I just got back from my third Writers’ Police Academy and I’m still carrying that post-conference glow. You know, the one you get when you learn new things, meet friendly people, eat yummy food and have lots of fun?

I think the most fun this year was driving a squad car around the training track at Northeast Wisconsin Technical College. Our hosts for all things police academy rolled out the red carpet, and the orange traffic cones, to let a bunch of writers get hands-on experience just like they give to their actual law-enforcement recruits.

Since I’ve been home — can it really be two weeks already? — I’ve seen notes from fellow WPA’ers about their travel traumas coming and going from Appleton, Wisconsin. In my case, I have none of that. All I need to do is throw my gear in my car and take a leisurely afternoon drive from point A to point B..

My normal trips to Wisconsin are to buy gas, which is usually at least 30 cents cheaper per gallon than it is where I live in Illinois. But I do trek north for fun every now and then. WPA is one of those fun trips.

This year, I learned a lot from my first session to my last. Topics I signed up for this time ranged from body cameras to tribal policing. I also learned a lot about arms in America, how prolific they are and how assault weapons are defined in law. I stepped into a shoot-don’t-shoot video scenario, and would have been shot in real life. I’ve done it twice and been reluctant to shoot both times. And it was just a video! I understand more each time about how officers must feel when they have seconds to evaluate the threat level in any situation.

From the body cam session, I learned the lenses are the extreme wide-angle type called fish-eyes. You know that sign in your side mirror — “Objects are closer than they appear”? The same is true of body cams. I recall some video I saw on TV from an officer-involved shooting. What I took to be an image of someone at least 20 feet away from the policeman (it was a man) could actually have been someone less than half that distance away.
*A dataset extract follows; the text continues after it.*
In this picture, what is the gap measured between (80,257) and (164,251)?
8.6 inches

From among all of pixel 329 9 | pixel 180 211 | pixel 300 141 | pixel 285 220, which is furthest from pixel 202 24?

The instructor gave a a few examples, the most intriguing to me from a Florida arrest. The officer with the chest camera stood straight up, turning from side to side a few times, while it was clear that what was happening was on the ground. It all took place in a bank parking lot and a camera on the bank showed the whole picture. I won’t give it away, in case you decided to go to WPA next year.

I have learned so much from WPA in the three times I’ve attended. I hope to be able to go again. Many thanks to Lee Lofland, who has organized WPA and struggled through its headaches for the past 10 years or so. And thanks, too, to the Jason Weber, the public safety training director, and his team at NWTC, for sharing their knowledge, experience and equipment with all of us. Also, thanks to the other officers and agents who come to WPA every year to teach us new things.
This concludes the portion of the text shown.